The Company reserves the right of ownership in all plans, designs, drawings, samples and specifications relating to the goods and such documents shall not be copied, reproduced, assigned, transferred or shown to third parties without the consent of the Company.

14. Termination

  1. If any distress or execution is threatened or levied upon the Customer, his property or assets or if the Customer makes or offers to make any composition with creditors or commits any act of bankruptcy or has a receiving order made against him or, being a limited company, if the Customer is liquidated or wound up or has a petition for winding up presented against it or pass a resolution for a voluntary winding up (otherwise than for the purpose of a reconstruction)or if a receiver is appointed then, without derogating from any rights of the Company and without discharge or prejudicing any pre-existing liability of the Customer to the Company the Contract and all other contracts between the Customer and the Company shall be determined absolutely and accept as herein mentioned neither party shall have any rights under this agreement.
  2. If at any time the Customer shall default in the puntual payment of any sums due hereunder, the Company may without prejudice to its claim for sums due or for damages for breach of this agreement terminate the Contract and any other contracts between the Customer and the Company.
  3. In the event of termination under (14.1) above or termination under (14.2) above and without previous notice demand and notwithstanding that the Company may have waived some previous default of the Customer, the Customer will pay the Company
    1. All sums owing to the Company under the Contract and any othe contracts, whether due for payment or not.
    2. Interest at the rate of 1.5% per month from the date of termination (the Customers liability hereunder being deemed to have arisen immediately before and not after termination of the Contract) until payment.
    3. By way of agreed damages for the further loss to the Company the sales value of all outstanding orders placed by the Customer with the Company less an amount equivalent to the purchase cost to the Company of the goods the subject of the orders.

15. General

  1. Any notice required to be given hereunder shall be sufficiently given if forwarded by first class post or by facsimile provided subsequent confirmation is sent by first class post to the last known address of the Company or the Customer.
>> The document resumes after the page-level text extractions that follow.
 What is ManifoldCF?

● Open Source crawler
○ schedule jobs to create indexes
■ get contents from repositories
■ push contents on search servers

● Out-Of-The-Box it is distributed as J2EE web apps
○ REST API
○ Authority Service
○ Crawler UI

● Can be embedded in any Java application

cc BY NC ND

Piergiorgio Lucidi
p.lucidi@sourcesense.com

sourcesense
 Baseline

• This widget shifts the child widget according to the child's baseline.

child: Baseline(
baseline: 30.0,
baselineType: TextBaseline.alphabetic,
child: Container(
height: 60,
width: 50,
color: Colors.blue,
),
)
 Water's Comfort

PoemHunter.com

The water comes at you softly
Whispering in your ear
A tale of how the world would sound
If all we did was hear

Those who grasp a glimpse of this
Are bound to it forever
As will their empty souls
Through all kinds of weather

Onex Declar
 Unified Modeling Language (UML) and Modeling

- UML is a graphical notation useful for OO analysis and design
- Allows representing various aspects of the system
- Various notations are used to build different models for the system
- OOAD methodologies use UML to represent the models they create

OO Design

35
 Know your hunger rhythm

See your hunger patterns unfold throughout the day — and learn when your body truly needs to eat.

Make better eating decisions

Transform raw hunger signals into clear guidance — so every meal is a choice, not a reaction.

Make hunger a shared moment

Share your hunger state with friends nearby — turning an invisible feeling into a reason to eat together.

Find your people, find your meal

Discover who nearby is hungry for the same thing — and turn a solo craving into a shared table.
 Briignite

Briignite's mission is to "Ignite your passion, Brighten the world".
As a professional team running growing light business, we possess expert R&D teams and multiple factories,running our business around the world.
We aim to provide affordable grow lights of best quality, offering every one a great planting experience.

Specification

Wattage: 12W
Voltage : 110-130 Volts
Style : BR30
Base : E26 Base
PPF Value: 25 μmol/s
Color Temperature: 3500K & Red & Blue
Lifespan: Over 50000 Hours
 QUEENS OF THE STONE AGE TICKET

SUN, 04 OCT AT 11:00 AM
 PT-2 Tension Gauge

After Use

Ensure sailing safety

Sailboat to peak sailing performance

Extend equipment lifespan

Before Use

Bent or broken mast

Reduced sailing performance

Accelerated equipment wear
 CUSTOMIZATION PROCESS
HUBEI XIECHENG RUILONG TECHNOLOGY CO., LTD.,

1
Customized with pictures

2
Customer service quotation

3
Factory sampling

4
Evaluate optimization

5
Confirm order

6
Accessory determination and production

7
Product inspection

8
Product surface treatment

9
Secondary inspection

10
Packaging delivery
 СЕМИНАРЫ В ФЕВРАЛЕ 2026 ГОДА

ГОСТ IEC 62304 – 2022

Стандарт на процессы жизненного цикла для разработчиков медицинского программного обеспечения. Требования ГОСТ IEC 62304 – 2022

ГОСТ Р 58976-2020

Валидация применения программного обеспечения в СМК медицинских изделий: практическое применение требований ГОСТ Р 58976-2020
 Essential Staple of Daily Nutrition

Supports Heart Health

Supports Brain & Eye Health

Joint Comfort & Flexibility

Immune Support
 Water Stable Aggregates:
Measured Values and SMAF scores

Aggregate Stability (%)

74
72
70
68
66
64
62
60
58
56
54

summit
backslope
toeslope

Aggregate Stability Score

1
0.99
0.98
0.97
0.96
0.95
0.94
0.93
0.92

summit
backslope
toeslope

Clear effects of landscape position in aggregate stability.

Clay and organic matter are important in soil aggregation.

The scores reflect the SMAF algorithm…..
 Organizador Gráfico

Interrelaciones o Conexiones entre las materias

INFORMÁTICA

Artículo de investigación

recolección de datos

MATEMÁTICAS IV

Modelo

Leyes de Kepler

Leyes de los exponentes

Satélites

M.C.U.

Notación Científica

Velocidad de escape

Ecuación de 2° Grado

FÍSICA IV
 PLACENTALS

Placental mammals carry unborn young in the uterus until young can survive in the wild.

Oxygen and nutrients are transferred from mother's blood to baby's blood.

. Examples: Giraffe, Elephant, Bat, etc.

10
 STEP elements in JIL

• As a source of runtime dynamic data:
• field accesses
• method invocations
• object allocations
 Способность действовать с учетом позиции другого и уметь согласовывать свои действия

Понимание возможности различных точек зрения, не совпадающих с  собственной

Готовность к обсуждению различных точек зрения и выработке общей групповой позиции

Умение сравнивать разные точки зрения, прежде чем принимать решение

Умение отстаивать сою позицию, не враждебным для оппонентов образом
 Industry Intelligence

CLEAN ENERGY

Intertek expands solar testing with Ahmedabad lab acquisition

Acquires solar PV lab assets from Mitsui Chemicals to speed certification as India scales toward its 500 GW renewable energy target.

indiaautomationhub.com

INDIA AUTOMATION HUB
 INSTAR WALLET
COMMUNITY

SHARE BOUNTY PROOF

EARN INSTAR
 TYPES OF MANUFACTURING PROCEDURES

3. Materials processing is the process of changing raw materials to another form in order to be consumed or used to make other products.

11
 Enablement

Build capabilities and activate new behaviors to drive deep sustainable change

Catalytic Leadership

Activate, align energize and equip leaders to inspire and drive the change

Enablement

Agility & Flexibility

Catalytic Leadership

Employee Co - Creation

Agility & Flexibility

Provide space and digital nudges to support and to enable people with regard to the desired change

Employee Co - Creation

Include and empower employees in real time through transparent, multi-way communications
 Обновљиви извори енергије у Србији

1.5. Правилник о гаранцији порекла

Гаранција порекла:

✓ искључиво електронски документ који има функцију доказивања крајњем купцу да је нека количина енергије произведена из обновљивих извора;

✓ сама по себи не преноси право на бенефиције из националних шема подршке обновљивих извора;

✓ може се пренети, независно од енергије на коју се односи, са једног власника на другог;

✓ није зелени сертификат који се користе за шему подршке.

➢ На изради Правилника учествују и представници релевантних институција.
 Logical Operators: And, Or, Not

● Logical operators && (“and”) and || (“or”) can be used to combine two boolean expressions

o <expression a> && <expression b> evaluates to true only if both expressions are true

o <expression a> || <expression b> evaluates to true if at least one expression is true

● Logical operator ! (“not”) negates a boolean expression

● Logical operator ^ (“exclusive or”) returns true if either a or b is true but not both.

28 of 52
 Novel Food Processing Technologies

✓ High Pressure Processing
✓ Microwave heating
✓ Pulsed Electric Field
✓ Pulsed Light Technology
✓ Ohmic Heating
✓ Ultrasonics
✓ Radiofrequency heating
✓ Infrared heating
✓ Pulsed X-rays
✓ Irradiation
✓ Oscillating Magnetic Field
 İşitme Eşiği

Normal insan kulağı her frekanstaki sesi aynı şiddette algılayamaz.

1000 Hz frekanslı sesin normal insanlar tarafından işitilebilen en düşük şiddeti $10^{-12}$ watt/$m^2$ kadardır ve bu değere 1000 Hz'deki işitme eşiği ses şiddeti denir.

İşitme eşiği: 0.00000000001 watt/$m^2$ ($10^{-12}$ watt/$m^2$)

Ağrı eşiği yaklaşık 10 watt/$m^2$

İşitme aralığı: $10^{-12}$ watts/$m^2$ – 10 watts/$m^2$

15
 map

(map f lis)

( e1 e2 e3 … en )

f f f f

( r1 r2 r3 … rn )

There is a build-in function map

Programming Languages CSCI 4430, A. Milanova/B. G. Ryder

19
Every notice shall have been deemed to have been received and given two business days of posting.
  2. No forbearance, indulgence or relaxation on the part of the Company granted to the Customer or in enforcing any of these terms and conditions shall in any way affect the right of the Company or operate as a waiver of any breach of these terms and conditions by the Customer.

16. Proper law

These conditions shall be governed by English Law and subject to the jurisdiction of the English Courts.